- **What is needed**:
In the forum thread below, what does the polynomial for the fan boundary define?

-- START OF Selected extract --

There isn't an rpm setting in Fluent: the polynomials give the pressure jump relationship with flow. What are you trying to model, and with which code? Images would be useful to help describe that.

raul.raghav posted this 11 October 2018

As Rob mentioned, the polynomial you define is the pressure drop as a function of the normal velocity, and the polynomial is derived from the fan curve or PQ curve. You don't need to assign the rotational speed (rpm) since you define the polynomial at the specific rpm.

Rahul

sachin.kumar@carrier.utc.com posted this 04 February 2019

Hello guys,

I am trying to simulate the fan and coil combination of a commercial cold room refrigeration evaporator. In this analysis, I have assumed the coil as porous medium. please refer the attached image.

In this analysis i do not have the fan geometry. I have only fan curve so my idea is to determine the velocity at the fan outlet by using the fan curve as a boundary condition. please check the procedure and correct me if i am wrong.

 

 

 

boundary condition: as shown in image the complete green color is provided the fan boundary condition. I have defined the pressure jump polynomial wrt. to velocity using fan curve. porous media is assigned as porous and resistance coefficients are defined accordingly.

3) at inlet: pressure outlet boundary condition is assigned.

Now my question is that i have a doubt in fan boundary condition.

is it right to use entire green color/venturi as a boundary condition

 is it better to use exhaust fan at the fan outlet rather than assuming the entire venturi as a boundary condition

please suggest me the better procedure how to proceed

rwoolhou posted this 04 February 2019

The fan boundary is designed to work on the interior of the domain: setting the cell zone next to the boundary may cause problems: adding some duct to the upstream & downstream is recommended. You then need to decide whether you're using the 2d fan boundary (circular face only) or 3d fan zone (volume highlighted in green). 

The "best" approach depends on what you're trying to model and why: given the fan curve, porous coefficients (will give dP v flow) and upstream pressure you could use a spreadsheet?

-- END OF Selected extract --
-- START OF Records shown --

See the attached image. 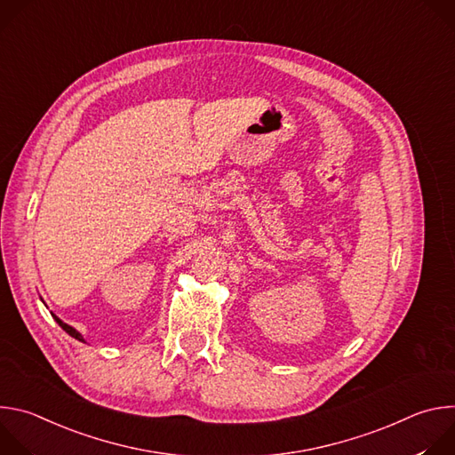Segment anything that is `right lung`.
I'll return each instance as SVG.
<instances>
[{"label": "right lung", "instance_id": "1", "mask_svg": "<svg viewBox=\"0 0 455 455\" xmlns=\"http://www.w3.org/2000/svg\"><path fill=\"white\" fill-rule=\"evenodd\" d=\"M52 316H53V318H55V322H57V323H59V326H60V328H62V330H64V331H67V333H68V335H70V337H74V339H77V340H81V342H84V339H83V335H81V333H79V331H77V330H74V328H72V326H68V323H67V322H62V320H60V318H59V316H55V315H53V313H52Z\"/></svg>", "mask_w": 455, "mask_h": 455}]
</instances>
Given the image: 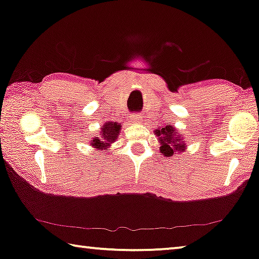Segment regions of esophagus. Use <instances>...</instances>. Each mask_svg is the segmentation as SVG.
<instances>
[{
    "label": "esophagus",
    "instance_id": "esophagus-1",
    "mask_svg": "<svg viewBox=\"0 0 259 259\" xmlns=\"http://www.w3.org/2000/svg\"><path fill=\"white\" fill-rule=\"evenodd\" d=\"M141 119H143V116H141L140 113H132V114H131V120H132L133 122L139 123L141 122Z\"/></svg>",
    "mask_w": 259,
    "mask_h": 259
}]
</instances>
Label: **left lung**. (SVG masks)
Masks as SVG:
<instances>
[{"instance_id": "obj_1", "label": "left lung", "mask_w": 259, "mask_h": 259, "mask_svg": "<svg viewBox=\"0 0 259 259\" xmlns=\"http://www.w3.org/2000/svg\"><path fill=\"white\" fill-rule=\"evenodd\" d=\"M155 132H157V136L160 140V152L165 157H172L173 154L185 151V141H184L182 136H179L178 132H176L173 126L166 125Z\"/></svg>"}]
</instances>
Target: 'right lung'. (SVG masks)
Wrapping results in <instances>:
<instances>
[{
    "mask_svg": "<svg viewBox=\"0 0 259 259\" xmlns=\"http://www.w3.org/2000/svg\"><path fill=\"white\" fill-rule=\"evenodd\" d=\"M120 127L121 126L118 122H106L101 127V137H95L92 146L99 148L101 151L106 150L109 146V144L114 143L116 138H118Z\"/></svg>",
    "mask_w": 259,
    "mask_h": 259,
    "instance_id": "obj_1",
    "label": "right lung"
}]
</instances>
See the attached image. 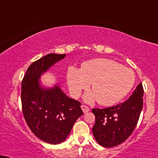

-- END OF Records shown --

- **Worked answer**:
It defines the pressure drop as a function of the normal velocity, derived from the fan curve or PQ curve.